INFORMATION PROVIDED -
◇ ◇ ◇ ◇

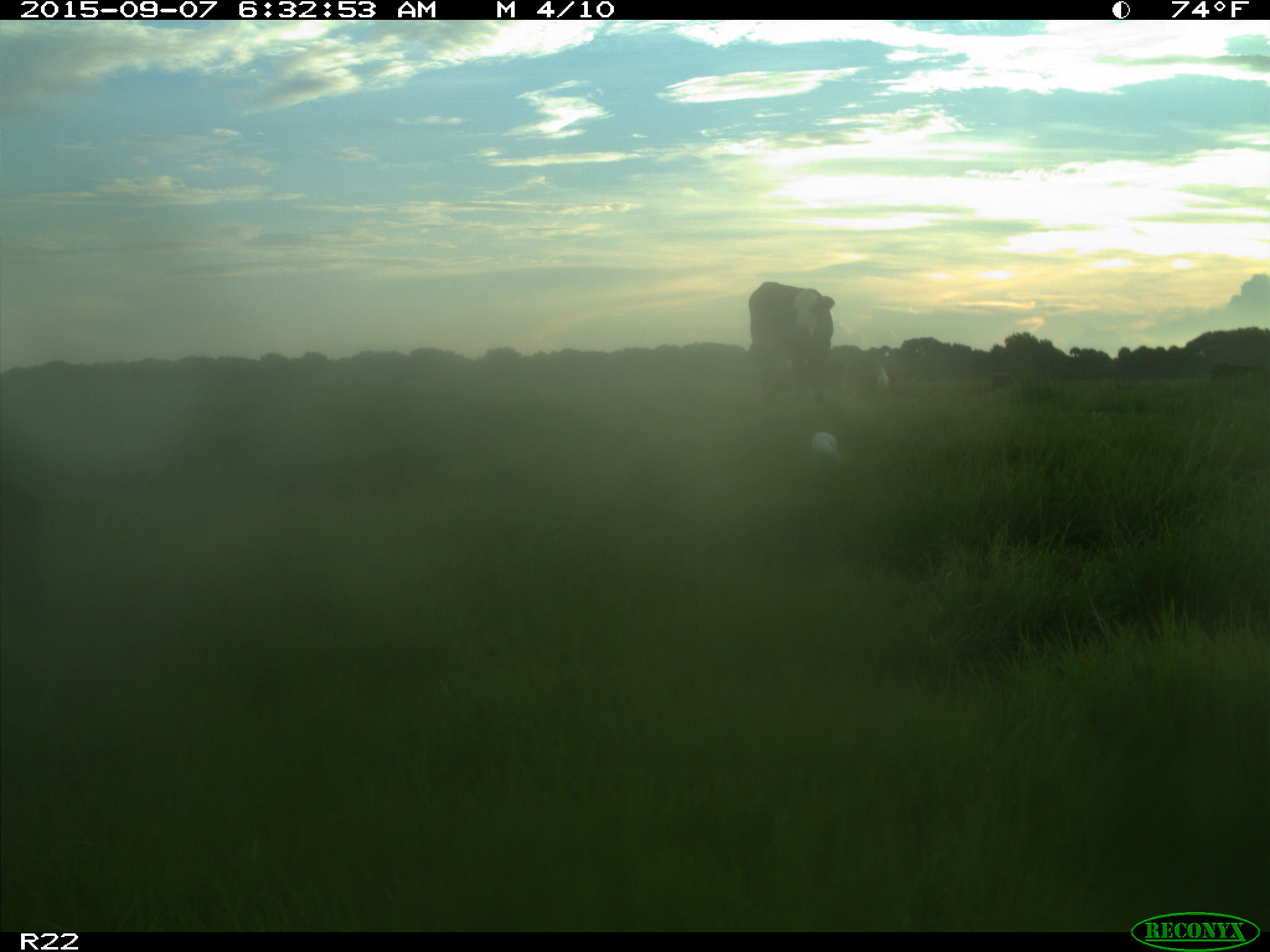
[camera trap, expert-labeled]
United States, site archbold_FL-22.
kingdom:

◇ ◇ ◇ ◇

GOAL OF THE EXERCISE - Please transcribe the material above exactly as written. Leave the pictures out.

SOLUTION BELOW -
[camera trap, expert-labeled]
United States, site archbold_FL-22.
kingdom:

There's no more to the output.